Jetzt aber schnell zurück zu den Kindern. Auf dem Heimweg fährt bei der Bushaltestelle gerade der 46er Richtung Bahnhof ab. Verzweifelt versucht eine ältere Dame, den Bus noch zu erreichen, sprintet und winkt, doch es ist zu spät. Der Bus ist abgefahren. Sie will sich schon ärgern, da hält der Chauffeur in der Kehrschlaufe an und fordert sie auf, einzusteigen. Kleine Geste, grosse Wirkung. Etwas später am Vormittag der Einkauf. In der Schlange ganz vorne an der Kasse ein Kind, das offensichtlich sein Taschengeld in Süssigkeiten investiert. Lauter 10-Rappen-Münzen auf dem Förderband der Kasse, die Kassiererin zählt. Es fehlen 20 Rappen, um die sauren Zungen zu bezahlen. Die Frau hinter dem Kind greift ohne zu zögern in ihr Portemonnaie und bezahlt die fehlenden 20 Rappen aus der eigenen Tasche. Ist ja nix dabei. Doch das Kind strahlt. Überhaupt, das Personal hier im Denner am Meierhofplatz. Das gehört auch zu den positiven Meldungen. Wie freundlich sie ihre Kund*innen bedienen. Da fühlt man sich gleich sehr willkommen. Und genauso freundlich wird man auch von der «Taxi»-Verkäuferin begrüsst, die vor dem grossen Coop ihre Zeitschrift verkauft. Schlechtes Wetter und gestresste Passant*innen scheinen ihr nichts auszumachen – ihre gute Laune ist jedenfalls ansteckend.

Hilfsbereitschaft im ÖV

Im Bus das nächste positive Erlebnis:  Eine Frau betritt den Bus, sie hält sich den Schal vor das Gesicht, hat offensichtlich keine Maske und es ist ihr unangenehm.

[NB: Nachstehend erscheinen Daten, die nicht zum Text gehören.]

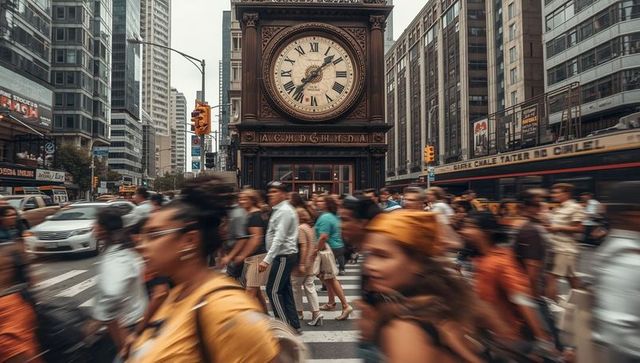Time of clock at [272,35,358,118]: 1:36
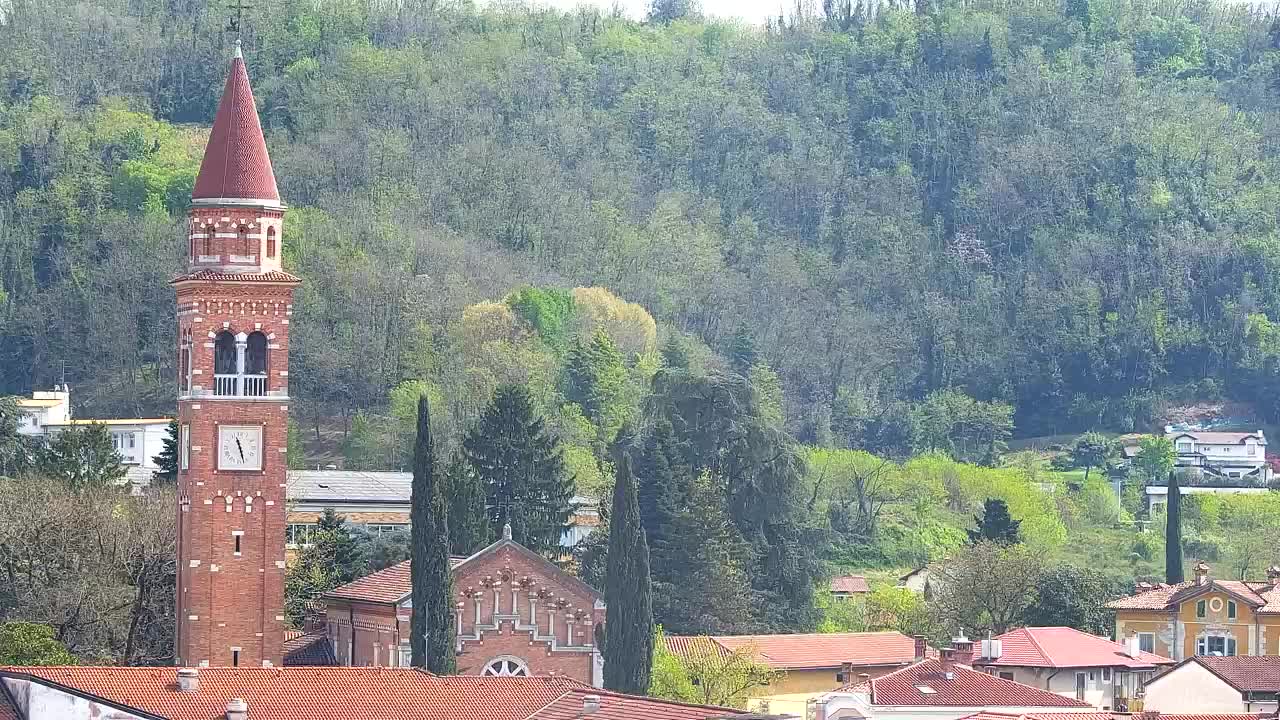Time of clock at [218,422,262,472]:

Ein Mitreisender nimmt eine eingepackte Einwegmaske aus dem Rucksack und bietet sie ihr an. Erleichtert nimmt sie sie an, kann aber im Stress die Verpackung nicht aufreissen. Verzweifelt reisst sie am Plastik. Ihre Nachbarin nimmt ihr die Maske aus der Hand und befreit sie aus der Verpackung.

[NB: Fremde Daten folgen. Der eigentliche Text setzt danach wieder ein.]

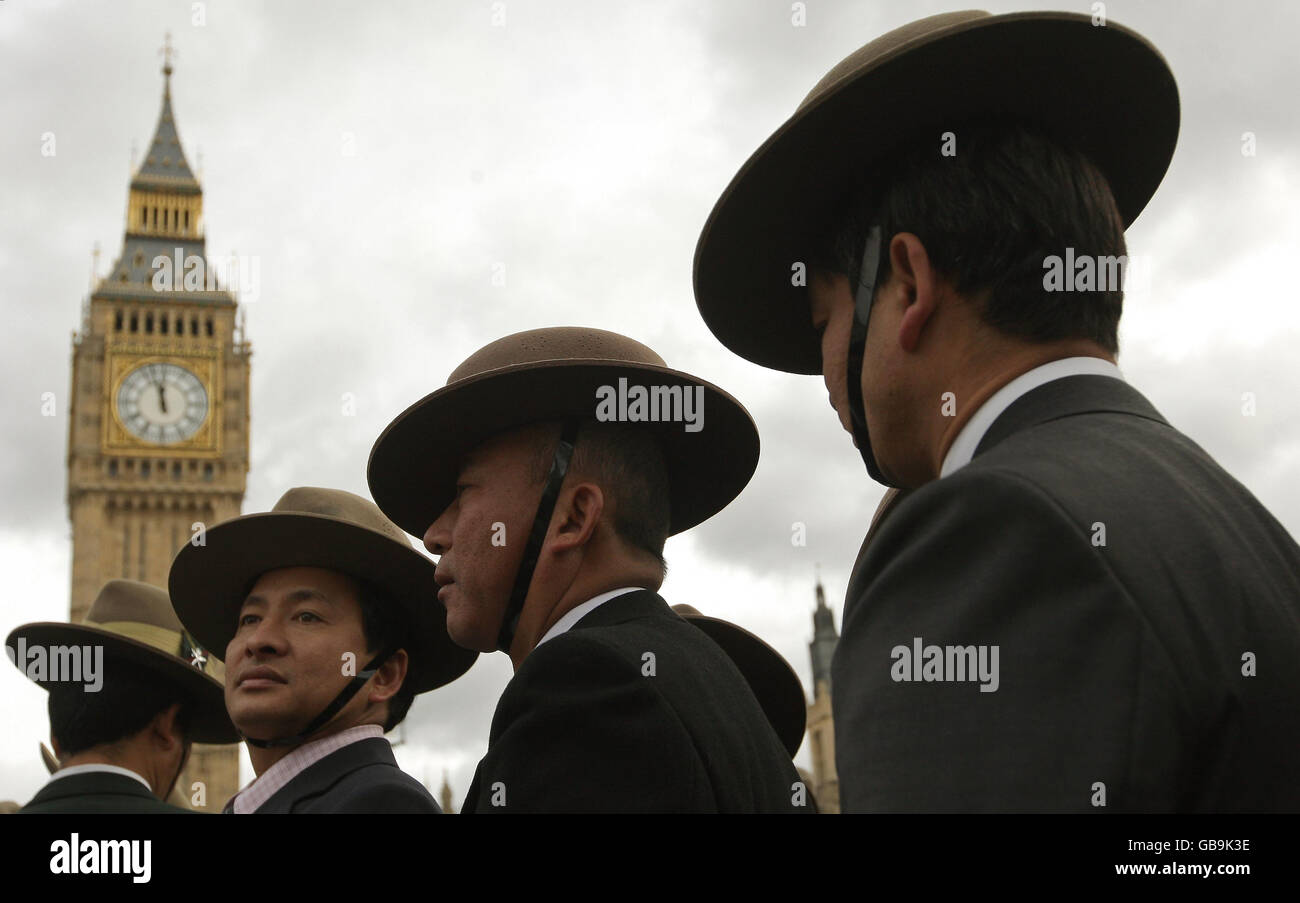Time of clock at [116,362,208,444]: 11:57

Beeindruckende Grosszügigkeit

Abends steht ein Essen mit einer guten Freundin in einem thailändischen Restaurant in der Umgebung auf dem Programm. Gut gespiesen und sogar für die Kinder noch etwas im Take-away mitgenommen. Beim Bezahlen zähle ich auf, was ich alles konsumiert habe. Der Wirt unterbricht und sagt: «Also, dieses Getränk kann ich hier beim besten Willen auf der Rechnung nirgends finden. Das ist wohl vergessen gegangen», ergänzt er augenzwinkernd, verrechnet den geringeren Betrag und weigert sich zudem noch, die Höhe meines Trinkgelds zu akzeptieren.

Nettigkeit ist ansteckend

Auch wenn die oben geschilderten Beispiele zugegebenermassen nicht wirklich alle am selben Tag passiert sind, sondern der Dramaturgie willen etwas zusammengerafft erzählt wurden – sie sind alle wahr. Und sicher könnte ich noch unzählige weitere solcher kleinen netten Geschichten erzählen, wenn ich sie nicht vergessen hätte, weil ich zuweilen zu sehr damit beschäftigt war, mich auf das Negative zu konzentrieren. Dabei wäre es doch so einfach. Ich nehme das Erlebte als Anstoss. Werde mich gleich morgen mit einer kleinen Geste revanchieren – völlig egal, bei wem. Hauptsache nett sein. Kostet nix, tut gut und wirkt ansteckend.